Scott, who wants to be Trump’s vice president, has pledged $15 million of PAC money to Black voter outreach, arguing that Black men, in particular, could be key in securing Trump’s win. On Tuesday, Reps. Byron Donalds, of Florida, who is also rumored to be on Trump’s VP short list, and Wesley Hunt, of Texas, ventured into Philadelphia to make their pitch for Trump at an event billed as “Congress, Cognac, and Cigars.”

“We were better off under Republicans than we were Democrats,” Hunt said. “The reason why the Democrats have a hold on the Black community is because our parents’ parents’ parents keep telling us, ‘You got to vote Democrat. It’s up to us in this generation to say, ‘well, why?’”

But according to Eurasia Group’s US analyst Noah Daponte-Smith, what may matter more than Trump’s marginal gains with Black voters is that Biden is hemorrhaging their support.

“Biden is currently running 22 points behind his 2020 performance among Black voters, says Deponte-Smith. “There does seem to be a consensus among analysts and political scientists that the Black vote has steadily moved away from Democrats as we have exited the Obama era.”

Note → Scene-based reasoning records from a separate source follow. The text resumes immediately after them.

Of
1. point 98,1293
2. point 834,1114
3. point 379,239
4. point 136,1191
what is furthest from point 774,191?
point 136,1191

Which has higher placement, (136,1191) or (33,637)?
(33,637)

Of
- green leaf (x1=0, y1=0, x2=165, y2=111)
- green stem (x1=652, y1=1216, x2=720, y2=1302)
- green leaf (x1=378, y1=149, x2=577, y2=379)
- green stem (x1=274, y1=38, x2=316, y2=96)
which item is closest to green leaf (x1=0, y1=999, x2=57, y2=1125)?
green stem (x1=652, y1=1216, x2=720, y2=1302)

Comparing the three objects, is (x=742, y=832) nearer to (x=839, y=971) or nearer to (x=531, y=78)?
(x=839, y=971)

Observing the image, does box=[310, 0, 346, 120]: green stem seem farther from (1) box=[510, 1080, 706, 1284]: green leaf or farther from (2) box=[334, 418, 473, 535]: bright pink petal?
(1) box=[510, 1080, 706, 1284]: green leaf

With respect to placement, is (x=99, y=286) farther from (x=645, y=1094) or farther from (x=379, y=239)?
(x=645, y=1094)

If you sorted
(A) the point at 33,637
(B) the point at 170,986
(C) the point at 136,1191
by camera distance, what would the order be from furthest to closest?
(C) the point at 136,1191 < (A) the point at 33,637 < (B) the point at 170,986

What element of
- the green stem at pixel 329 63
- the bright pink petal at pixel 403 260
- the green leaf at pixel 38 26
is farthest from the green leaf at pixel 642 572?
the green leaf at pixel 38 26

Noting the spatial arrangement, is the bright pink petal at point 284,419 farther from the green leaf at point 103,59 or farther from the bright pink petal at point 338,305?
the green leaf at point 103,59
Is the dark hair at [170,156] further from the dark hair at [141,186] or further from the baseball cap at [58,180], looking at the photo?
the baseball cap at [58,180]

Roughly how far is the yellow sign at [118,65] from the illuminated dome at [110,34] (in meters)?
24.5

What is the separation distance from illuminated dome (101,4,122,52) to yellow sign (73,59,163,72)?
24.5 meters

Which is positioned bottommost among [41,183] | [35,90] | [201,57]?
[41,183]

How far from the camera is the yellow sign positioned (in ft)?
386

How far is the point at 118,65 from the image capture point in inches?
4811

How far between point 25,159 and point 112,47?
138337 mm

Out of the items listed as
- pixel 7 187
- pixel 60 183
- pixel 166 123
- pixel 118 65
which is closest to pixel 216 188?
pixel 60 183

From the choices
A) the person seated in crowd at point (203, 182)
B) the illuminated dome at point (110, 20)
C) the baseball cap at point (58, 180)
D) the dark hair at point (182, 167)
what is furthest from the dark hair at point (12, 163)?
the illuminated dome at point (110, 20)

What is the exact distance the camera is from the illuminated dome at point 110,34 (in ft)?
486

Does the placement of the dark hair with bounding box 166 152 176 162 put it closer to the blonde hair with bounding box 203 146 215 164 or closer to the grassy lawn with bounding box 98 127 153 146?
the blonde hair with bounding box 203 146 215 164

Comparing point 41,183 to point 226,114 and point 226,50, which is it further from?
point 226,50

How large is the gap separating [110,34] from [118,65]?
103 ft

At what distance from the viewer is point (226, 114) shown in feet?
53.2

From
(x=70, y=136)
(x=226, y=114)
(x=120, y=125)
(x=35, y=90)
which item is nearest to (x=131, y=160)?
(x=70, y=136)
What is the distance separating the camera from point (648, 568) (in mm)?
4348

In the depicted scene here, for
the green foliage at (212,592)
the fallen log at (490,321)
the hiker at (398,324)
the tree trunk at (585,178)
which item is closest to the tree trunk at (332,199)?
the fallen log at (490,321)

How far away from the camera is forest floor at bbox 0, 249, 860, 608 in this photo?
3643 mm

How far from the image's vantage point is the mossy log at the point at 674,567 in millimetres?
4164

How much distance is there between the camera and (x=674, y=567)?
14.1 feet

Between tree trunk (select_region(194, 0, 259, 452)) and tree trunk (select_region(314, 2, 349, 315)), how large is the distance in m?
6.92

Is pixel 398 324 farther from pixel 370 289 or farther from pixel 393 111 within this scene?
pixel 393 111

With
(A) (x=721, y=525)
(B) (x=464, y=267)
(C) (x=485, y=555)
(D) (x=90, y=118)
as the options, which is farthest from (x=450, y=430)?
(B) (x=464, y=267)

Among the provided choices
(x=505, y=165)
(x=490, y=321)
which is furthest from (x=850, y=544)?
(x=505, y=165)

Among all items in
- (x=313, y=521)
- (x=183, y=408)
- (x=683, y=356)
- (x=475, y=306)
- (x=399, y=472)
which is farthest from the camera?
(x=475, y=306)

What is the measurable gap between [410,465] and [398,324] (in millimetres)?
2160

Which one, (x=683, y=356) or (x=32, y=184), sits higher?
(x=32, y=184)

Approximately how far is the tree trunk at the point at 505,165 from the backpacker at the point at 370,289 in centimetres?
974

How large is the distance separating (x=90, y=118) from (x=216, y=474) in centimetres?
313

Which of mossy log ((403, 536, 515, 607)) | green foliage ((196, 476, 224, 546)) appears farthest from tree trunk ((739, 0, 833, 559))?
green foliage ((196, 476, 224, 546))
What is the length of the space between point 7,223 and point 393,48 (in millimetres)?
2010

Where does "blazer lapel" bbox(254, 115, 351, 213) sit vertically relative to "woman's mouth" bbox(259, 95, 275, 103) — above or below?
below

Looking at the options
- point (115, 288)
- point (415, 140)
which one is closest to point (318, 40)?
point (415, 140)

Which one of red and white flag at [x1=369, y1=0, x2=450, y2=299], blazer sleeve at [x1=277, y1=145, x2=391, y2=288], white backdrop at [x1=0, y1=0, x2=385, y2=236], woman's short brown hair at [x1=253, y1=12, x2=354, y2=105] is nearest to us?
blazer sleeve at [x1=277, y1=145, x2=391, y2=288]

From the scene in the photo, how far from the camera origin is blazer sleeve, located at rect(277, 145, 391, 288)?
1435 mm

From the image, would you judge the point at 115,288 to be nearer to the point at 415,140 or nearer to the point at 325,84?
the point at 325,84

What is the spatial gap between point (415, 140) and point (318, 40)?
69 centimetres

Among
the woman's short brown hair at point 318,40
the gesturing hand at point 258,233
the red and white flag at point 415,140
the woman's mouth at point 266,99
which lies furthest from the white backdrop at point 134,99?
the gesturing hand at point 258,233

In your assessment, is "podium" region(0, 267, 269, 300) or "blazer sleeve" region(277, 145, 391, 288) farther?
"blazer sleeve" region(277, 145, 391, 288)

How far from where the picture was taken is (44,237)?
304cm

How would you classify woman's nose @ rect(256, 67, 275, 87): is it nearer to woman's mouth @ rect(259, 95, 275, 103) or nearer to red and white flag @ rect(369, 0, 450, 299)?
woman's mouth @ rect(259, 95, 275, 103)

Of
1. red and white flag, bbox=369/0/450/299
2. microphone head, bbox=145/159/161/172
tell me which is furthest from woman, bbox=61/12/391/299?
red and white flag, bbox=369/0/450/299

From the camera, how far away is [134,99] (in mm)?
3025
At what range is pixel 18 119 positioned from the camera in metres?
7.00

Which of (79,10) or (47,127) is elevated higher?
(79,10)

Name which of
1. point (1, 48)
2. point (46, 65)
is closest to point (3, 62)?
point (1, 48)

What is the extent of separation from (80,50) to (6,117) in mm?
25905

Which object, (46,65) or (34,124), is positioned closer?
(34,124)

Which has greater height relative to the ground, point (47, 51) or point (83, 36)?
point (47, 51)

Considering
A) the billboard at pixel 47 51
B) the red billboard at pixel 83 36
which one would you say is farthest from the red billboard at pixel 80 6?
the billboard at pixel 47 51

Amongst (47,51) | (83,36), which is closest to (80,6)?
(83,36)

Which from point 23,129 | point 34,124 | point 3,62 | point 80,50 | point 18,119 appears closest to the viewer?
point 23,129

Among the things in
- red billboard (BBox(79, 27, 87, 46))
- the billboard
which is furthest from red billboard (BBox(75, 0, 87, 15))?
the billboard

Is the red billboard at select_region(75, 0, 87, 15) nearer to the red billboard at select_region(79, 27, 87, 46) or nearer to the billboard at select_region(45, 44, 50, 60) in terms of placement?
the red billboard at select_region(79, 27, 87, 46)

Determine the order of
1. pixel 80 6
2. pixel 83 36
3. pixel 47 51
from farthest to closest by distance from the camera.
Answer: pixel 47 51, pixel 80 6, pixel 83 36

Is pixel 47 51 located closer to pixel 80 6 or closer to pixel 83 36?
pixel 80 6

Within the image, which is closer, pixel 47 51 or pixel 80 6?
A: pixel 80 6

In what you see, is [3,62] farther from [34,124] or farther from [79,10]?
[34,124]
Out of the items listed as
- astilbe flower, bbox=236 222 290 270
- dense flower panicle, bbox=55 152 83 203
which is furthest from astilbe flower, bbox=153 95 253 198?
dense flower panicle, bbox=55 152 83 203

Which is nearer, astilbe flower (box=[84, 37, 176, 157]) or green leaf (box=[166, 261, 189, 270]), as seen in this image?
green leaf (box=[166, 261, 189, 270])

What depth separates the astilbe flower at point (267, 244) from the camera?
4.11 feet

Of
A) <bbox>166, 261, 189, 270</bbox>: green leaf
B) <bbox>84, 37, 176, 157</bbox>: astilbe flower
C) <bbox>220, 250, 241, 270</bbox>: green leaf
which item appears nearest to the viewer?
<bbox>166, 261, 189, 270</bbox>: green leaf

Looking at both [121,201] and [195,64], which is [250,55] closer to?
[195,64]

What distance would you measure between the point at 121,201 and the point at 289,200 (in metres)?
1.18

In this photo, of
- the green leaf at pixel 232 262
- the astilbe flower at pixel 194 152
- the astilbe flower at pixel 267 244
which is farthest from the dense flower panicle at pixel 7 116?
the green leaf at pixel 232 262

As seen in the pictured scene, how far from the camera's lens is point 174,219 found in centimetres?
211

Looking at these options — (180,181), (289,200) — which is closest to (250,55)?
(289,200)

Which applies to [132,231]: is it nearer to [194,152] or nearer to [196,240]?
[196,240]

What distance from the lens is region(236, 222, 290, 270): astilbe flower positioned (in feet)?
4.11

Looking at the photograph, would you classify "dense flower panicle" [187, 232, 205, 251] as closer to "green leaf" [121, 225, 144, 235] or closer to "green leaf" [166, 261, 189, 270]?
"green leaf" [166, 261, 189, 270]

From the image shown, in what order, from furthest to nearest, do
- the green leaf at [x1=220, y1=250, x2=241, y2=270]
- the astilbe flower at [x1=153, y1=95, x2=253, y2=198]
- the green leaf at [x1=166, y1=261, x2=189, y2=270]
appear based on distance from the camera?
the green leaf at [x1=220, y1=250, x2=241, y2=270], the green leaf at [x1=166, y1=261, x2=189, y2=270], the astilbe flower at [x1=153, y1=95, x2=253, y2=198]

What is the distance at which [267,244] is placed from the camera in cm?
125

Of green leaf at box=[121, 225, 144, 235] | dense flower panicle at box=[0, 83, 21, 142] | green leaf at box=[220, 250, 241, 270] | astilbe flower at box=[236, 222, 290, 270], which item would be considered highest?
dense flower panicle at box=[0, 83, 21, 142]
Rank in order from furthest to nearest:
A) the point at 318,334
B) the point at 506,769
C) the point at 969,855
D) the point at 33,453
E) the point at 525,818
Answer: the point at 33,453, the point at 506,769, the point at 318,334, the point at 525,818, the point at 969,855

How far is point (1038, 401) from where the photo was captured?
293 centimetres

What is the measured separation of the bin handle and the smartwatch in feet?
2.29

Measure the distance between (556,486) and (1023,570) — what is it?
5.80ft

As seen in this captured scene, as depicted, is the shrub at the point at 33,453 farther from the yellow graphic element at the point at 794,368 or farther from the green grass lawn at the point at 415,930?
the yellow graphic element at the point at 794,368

But Biden is fighting back. The president has ridiculed Trump’s strategy, saying last week that Trump is “pandering and peddling lies and stereotypes for your vote, so he can win for himself, not for you.”

He and Vice President Kamala Harris also traveled to Philadelphia last Wednesday to launch “Black Voters for Biden-Harris” to bolster outreach efforts and engage Black voters. The campaign is an acknowledgment that Biden knows he needs to fight if he wants to keep the 92% majority of Black voters that were integral to his win in 2020.